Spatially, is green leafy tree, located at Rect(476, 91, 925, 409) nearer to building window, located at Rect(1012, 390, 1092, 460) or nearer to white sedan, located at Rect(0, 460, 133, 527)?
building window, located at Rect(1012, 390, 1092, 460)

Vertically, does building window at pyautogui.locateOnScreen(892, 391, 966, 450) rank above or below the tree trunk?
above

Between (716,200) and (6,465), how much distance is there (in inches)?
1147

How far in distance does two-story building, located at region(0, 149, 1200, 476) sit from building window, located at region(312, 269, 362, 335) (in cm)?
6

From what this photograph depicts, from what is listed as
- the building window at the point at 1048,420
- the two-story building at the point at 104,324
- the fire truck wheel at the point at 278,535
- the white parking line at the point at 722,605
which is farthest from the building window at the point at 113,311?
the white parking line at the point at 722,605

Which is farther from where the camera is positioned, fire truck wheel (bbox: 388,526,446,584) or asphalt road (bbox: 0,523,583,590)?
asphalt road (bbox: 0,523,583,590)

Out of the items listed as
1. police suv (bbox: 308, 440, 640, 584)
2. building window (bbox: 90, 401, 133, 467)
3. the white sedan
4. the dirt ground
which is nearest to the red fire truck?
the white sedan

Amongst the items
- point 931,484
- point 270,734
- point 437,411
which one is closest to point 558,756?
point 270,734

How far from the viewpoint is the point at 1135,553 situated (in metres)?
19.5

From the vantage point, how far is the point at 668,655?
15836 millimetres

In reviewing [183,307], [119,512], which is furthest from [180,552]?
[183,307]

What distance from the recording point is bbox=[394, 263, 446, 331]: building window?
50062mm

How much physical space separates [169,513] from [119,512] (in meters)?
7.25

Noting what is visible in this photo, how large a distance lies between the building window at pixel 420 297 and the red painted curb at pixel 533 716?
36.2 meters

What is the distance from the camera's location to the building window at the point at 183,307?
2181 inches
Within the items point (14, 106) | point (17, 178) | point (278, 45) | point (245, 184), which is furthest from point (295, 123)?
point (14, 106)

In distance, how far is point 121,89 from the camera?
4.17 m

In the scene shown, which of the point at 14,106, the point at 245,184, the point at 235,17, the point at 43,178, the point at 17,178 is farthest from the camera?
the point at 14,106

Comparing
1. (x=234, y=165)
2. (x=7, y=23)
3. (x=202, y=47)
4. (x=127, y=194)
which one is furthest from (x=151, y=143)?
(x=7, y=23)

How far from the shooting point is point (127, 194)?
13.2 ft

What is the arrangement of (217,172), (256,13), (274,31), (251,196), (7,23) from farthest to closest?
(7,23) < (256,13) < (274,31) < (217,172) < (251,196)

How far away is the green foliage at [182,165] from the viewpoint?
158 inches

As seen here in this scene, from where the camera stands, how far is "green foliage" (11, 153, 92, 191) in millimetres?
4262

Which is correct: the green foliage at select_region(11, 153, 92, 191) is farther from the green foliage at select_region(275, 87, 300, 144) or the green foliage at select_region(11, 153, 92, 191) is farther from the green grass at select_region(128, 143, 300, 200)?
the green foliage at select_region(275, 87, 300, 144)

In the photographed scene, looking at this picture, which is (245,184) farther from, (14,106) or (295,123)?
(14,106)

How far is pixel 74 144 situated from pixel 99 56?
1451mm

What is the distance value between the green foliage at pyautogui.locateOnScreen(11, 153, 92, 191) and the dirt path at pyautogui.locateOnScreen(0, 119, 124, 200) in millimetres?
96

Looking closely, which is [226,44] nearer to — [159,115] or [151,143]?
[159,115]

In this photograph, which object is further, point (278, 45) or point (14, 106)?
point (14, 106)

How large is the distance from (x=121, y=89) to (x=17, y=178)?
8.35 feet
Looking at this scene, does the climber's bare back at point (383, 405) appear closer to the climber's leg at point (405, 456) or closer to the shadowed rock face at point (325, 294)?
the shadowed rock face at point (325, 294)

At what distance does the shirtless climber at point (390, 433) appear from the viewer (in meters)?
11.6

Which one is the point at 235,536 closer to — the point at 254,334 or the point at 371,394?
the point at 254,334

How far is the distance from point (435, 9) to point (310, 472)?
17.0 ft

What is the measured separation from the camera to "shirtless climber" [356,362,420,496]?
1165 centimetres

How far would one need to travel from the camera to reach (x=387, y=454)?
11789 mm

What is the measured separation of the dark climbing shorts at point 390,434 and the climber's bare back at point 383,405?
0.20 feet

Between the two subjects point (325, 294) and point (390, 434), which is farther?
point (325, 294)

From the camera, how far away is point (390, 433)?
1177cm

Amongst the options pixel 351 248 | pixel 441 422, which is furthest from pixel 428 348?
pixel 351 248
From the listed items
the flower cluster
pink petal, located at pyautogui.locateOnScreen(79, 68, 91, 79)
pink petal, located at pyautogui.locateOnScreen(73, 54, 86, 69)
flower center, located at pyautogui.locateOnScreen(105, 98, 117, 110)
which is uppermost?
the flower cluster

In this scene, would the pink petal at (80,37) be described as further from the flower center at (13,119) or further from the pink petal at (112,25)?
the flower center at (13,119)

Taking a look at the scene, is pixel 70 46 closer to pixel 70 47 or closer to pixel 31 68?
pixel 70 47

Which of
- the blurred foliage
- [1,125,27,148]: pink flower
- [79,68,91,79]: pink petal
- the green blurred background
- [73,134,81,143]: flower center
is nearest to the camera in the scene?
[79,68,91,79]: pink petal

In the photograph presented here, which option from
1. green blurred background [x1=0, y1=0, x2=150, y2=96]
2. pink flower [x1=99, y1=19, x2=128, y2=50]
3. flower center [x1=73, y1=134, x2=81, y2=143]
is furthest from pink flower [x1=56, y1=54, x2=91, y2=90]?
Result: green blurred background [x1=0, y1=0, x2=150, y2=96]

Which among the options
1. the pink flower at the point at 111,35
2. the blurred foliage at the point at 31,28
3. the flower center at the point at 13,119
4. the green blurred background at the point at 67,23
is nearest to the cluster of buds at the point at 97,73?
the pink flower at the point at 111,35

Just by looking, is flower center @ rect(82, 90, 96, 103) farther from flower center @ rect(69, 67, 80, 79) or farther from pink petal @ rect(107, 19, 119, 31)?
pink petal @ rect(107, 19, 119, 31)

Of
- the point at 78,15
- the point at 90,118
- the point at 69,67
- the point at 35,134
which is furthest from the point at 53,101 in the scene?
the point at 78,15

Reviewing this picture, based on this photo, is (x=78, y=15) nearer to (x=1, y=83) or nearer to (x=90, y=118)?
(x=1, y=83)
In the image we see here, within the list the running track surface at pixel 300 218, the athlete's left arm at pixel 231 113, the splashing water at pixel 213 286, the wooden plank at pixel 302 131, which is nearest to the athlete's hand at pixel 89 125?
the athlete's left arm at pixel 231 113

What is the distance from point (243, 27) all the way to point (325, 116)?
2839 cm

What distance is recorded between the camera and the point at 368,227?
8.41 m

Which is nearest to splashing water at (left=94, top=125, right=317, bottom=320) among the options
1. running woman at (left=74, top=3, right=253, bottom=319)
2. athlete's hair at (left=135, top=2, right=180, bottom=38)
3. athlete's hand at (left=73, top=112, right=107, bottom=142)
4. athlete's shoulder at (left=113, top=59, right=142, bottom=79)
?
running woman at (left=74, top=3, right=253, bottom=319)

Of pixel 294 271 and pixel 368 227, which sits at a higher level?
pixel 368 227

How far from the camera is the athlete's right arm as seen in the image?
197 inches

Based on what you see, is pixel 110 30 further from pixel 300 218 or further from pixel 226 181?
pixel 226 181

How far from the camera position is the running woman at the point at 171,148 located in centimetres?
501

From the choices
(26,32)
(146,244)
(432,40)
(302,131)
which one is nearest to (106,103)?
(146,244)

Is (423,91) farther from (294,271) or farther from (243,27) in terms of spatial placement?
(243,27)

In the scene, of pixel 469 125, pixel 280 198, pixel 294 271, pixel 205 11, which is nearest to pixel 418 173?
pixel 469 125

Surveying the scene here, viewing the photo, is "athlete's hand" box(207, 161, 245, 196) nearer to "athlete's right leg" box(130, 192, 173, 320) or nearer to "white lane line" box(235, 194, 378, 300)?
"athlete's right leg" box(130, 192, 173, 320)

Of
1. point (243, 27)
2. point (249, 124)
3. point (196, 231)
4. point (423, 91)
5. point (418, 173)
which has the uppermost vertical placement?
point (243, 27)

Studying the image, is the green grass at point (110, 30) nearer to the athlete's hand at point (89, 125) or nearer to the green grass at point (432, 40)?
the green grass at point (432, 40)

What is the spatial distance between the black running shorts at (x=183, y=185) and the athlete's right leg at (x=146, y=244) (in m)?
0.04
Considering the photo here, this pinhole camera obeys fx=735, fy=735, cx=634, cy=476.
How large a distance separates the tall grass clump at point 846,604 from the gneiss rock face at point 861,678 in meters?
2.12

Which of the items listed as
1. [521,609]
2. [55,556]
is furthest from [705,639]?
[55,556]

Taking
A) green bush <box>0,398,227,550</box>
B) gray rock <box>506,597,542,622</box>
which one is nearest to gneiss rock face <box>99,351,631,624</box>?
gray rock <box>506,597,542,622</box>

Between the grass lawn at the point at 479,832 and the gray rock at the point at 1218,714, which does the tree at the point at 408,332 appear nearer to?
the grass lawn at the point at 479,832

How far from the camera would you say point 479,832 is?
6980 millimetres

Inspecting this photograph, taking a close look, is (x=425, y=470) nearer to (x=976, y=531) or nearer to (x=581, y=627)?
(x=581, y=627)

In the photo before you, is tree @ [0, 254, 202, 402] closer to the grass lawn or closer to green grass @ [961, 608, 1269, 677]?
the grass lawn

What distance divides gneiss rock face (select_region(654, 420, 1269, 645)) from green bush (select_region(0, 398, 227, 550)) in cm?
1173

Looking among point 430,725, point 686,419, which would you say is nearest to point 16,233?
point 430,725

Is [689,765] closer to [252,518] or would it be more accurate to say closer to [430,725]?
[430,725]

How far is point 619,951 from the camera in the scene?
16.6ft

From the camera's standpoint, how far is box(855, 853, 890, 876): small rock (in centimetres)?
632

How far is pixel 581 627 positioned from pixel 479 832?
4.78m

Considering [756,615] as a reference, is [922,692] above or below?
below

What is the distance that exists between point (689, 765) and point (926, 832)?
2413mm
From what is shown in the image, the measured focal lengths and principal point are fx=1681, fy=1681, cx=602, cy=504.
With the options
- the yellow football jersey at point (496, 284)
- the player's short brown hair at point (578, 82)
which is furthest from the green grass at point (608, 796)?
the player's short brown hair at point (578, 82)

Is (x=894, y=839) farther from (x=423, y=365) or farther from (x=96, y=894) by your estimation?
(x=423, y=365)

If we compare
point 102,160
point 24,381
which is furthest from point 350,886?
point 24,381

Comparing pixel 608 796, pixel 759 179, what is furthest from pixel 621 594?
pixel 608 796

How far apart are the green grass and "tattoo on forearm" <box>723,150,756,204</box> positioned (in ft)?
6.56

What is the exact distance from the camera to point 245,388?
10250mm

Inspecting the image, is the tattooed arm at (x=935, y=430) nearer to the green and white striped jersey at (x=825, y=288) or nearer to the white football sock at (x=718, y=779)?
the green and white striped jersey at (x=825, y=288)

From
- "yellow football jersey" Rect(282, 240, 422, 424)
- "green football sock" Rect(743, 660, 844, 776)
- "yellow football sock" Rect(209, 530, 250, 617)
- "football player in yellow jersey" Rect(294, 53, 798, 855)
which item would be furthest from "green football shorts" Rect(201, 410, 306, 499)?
------------------------------------------------------------------------
— Short problem —
Recast the lines of the listing above as a numbered list, covering everything from the line containing "In the photograph presented" down to the line containing "is furthest from pink", both included, and leave out any blank lines.

— Solution —
1. In the photograph presented here, which option from
2. 1. green blurred background [x1=0, y1=0, x2=150, y2=96]
3. 2. pink flower [x1=99, y1=19, x2=128, y2=50]
4. 3. flower center [x1=73, y1=134, x2=81, y2=143]
5. is furthest from pink flower [x1=56, y1=54, x2=91, y2=90]?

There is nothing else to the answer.